④病状説明や治療方針の選択で医師に不信感を抱き、患者さん自らが自分の考えに合った医療機関を求めて探し回るケース。

他にもあるだろうが、以上が典型的なケースといってよいだろう。一時メディアを中心にがん難民が生まれる要因のすべてを医療者(医師)側に帰する論調があったが、それは医療者にとっては酷な話だ。上記典型例の背後をよく見ればわかるはずで、むしろそのような狭窄的な見方が医療への不信感をあおり、かえってがん難民の発生を助長していたようにも思える。

その昔、がん難民はいなかった?

次々に抗がん薬を使っていき、使える薬がなくなってしまうとき、現実よりも期待が上回っているとき、がん難民が生まれる

「抗がん薬のない時代、がん難民はいなかった」

虎の門病院臨床腫瘍科部長で、日本臨床腫瘍学会がん薬物療法専門医部会長を務める高野利実さんは、独得の見方を提示する。

抗がん薬治療が登場したのは20世紀の半ばで、それ以前にはがん難民などいなかった、というのである。
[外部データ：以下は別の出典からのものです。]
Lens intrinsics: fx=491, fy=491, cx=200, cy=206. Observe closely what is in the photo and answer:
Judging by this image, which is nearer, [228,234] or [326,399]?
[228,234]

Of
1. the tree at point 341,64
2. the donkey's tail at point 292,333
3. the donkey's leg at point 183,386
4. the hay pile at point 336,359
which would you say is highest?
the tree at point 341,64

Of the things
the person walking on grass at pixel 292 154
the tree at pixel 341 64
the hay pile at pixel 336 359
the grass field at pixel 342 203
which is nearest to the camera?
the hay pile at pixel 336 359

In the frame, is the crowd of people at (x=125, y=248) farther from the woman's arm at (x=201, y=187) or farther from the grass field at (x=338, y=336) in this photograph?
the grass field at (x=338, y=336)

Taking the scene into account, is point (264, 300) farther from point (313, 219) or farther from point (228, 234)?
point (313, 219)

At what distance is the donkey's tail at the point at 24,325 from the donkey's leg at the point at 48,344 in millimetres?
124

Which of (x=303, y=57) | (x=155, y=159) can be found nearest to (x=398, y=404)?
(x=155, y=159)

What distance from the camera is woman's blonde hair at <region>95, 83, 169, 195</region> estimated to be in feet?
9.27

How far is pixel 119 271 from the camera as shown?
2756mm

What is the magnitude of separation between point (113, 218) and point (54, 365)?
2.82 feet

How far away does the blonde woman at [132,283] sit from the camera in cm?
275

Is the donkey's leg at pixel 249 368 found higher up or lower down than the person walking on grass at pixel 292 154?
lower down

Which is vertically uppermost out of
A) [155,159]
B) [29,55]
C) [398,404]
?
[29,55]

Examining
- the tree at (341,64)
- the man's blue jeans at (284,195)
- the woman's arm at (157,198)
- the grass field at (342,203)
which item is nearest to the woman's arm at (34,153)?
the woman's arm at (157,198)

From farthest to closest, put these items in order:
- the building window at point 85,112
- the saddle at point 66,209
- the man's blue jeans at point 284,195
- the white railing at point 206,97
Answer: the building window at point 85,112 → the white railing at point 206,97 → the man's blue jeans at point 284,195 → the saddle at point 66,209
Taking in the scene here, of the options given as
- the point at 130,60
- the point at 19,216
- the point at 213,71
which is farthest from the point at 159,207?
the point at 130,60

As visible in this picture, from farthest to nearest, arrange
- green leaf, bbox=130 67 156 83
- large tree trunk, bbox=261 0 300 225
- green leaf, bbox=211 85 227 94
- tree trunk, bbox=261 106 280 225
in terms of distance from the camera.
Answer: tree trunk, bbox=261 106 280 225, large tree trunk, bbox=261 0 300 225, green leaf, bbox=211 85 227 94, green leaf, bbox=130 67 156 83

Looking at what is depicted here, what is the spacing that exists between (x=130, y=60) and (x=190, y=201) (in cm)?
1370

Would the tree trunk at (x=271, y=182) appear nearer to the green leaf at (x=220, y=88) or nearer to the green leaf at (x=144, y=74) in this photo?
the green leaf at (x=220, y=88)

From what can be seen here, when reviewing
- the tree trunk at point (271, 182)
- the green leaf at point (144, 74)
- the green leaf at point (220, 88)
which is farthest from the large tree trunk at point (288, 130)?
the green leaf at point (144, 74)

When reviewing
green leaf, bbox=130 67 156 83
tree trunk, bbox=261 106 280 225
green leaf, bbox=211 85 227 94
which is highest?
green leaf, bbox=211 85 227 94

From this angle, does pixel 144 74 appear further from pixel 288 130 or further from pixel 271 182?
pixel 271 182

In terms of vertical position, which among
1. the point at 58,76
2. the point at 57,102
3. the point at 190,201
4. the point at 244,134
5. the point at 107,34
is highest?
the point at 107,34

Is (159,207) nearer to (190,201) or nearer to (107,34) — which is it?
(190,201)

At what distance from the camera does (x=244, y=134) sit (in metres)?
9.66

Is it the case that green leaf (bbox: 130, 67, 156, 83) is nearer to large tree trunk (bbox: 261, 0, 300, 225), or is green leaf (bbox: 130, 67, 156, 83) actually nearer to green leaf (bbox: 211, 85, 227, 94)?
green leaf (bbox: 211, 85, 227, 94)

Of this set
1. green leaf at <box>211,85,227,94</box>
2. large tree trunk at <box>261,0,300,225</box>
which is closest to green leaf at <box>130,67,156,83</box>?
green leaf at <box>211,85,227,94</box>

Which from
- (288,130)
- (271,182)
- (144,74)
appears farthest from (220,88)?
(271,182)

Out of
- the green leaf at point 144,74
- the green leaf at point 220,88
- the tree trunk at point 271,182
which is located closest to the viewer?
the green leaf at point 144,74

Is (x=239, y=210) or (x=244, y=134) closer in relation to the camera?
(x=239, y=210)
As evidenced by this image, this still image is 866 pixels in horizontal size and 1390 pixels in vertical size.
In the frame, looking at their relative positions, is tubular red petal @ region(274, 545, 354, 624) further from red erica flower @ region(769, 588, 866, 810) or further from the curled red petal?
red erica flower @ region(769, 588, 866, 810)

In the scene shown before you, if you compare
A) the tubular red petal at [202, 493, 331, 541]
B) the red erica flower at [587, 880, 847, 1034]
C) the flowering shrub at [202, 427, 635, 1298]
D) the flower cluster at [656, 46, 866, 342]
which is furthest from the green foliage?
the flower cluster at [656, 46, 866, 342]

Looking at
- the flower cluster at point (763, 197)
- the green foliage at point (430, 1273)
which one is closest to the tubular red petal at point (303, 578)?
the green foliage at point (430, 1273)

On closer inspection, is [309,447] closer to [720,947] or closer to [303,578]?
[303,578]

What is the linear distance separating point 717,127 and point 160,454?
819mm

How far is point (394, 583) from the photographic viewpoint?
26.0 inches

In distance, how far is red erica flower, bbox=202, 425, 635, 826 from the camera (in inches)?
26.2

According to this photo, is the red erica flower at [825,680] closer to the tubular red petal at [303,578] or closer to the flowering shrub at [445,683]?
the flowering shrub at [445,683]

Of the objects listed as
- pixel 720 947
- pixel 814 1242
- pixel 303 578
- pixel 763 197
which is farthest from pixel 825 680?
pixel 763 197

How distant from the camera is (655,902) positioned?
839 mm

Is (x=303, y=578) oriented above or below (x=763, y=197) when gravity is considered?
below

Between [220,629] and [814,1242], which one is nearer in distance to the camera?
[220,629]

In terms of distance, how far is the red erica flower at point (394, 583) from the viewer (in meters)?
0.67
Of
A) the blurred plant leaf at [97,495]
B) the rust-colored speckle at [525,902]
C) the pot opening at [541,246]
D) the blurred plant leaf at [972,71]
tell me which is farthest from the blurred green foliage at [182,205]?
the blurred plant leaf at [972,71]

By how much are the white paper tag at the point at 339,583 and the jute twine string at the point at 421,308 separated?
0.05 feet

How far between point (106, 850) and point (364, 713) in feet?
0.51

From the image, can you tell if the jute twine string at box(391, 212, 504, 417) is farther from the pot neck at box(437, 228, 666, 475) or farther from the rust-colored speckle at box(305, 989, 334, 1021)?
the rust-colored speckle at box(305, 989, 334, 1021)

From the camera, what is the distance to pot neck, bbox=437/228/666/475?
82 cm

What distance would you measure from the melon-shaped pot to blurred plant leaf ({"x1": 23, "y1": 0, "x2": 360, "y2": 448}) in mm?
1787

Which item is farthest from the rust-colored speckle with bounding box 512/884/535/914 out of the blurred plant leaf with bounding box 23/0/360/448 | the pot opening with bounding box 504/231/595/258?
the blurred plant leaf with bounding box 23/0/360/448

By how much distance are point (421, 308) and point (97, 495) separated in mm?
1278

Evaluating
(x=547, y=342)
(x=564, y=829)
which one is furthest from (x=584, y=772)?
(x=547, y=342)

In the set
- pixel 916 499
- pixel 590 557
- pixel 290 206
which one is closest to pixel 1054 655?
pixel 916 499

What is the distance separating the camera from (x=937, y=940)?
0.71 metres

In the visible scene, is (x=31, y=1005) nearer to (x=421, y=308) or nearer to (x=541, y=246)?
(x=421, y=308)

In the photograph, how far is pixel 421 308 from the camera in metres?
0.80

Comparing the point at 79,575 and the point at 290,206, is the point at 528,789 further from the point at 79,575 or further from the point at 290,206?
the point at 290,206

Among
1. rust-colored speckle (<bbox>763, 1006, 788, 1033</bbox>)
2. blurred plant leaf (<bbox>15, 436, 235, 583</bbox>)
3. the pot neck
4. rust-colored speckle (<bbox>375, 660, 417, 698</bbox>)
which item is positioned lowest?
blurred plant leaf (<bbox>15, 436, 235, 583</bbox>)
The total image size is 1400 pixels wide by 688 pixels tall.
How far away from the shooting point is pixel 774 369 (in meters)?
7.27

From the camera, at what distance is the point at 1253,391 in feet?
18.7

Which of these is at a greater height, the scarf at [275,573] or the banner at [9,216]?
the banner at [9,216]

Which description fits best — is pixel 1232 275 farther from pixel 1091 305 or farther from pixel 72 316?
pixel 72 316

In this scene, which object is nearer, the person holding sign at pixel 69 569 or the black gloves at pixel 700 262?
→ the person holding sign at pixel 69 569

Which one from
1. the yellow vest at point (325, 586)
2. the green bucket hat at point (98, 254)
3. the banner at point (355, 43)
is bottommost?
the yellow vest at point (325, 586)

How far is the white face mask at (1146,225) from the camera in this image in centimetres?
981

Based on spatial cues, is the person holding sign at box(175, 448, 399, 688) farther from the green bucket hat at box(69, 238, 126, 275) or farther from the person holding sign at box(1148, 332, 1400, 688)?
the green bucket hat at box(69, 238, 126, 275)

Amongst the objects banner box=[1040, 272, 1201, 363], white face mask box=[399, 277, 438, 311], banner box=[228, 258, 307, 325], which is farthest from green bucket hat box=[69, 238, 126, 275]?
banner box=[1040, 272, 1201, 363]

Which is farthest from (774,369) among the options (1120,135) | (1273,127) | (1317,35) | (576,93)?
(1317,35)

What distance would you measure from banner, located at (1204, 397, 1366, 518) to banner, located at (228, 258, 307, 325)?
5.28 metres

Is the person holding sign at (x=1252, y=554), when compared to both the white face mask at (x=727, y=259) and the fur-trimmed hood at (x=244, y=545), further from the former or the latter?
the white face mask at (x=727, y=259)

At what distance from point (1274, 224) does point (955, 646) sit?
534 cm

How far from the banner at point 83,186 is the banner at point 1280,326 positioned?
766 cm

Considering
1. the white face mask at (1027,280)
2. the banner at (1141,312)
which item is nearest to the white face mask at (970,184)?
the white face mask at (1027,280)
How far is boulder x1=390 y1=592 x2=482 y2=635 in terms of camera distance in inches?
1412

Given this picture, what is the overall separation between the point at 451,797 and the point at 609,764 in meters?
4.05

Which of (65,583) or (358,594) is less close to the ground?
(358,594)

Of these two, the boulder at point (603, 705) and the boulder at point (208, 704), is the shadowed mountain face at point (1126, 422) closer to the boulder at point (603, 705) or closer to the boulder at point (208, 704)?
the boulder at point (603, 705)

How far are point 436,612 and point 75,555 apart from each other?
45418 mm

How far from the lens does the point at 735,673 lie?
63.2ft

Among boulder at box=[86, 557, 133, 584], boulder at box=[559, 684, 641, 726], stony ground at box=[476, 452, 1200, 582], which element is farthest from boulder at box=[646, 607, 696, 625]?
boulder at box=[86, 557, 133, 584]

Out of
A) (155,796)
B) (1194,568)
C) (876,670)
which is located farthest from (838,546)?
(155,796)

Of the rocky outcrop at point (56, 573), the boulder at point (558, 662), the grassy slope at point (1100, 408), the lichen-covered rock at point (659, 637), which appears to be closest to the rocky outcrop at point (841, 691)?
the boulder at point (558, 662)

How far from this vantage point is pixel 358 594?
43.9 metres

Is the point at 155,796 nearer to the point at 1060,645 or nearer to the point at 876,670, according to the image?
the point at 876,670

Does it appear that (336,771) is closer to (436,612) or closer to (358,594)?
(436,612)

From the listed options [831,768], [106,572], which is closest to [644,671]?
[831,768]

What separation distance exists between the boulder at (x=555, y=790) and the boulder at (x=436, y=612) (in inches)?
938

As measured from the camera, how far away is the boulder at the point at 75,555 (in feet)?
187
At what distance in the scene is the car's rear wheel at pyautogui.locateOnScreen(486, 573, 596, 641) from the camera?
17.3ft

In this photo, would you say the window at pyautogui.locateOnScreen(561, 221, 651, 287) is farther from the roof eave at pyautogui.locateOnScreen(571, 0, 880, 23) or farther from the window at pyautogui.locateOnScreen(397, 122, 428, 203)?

抗がん薬治療の草創期はその効果は脆弱で、がん医療の中での役割は限定的なものだった。だが1990年代頃より、効果を増強した新薬が次々と開発され、患者さんの生命予後の改善に大きく貢献するケースが次第に増えてきた。それに伴い抗がん薬に対する患者さんの期待も大きく膨らんできた。

1つの抗がん薬が使えなくなっても次の抗がん薬がある、それが使えなくなってもそのまた次の薬がある。だがやがてそれも尽きるときがくる。そのとき現実よりも期待が上回っていれば、がん難民が生まれるのである。

もし私たちの抗がん薬への期待がそれほど大きくなければ、治療がなくなったとしてもそれを自然な流れと受け止めることができ、治療を求めてさまよい歩くようなことはない。治療への過剰な期待は、がん難民化のリスクと隣り合わせの状態でもあった、ということであろう。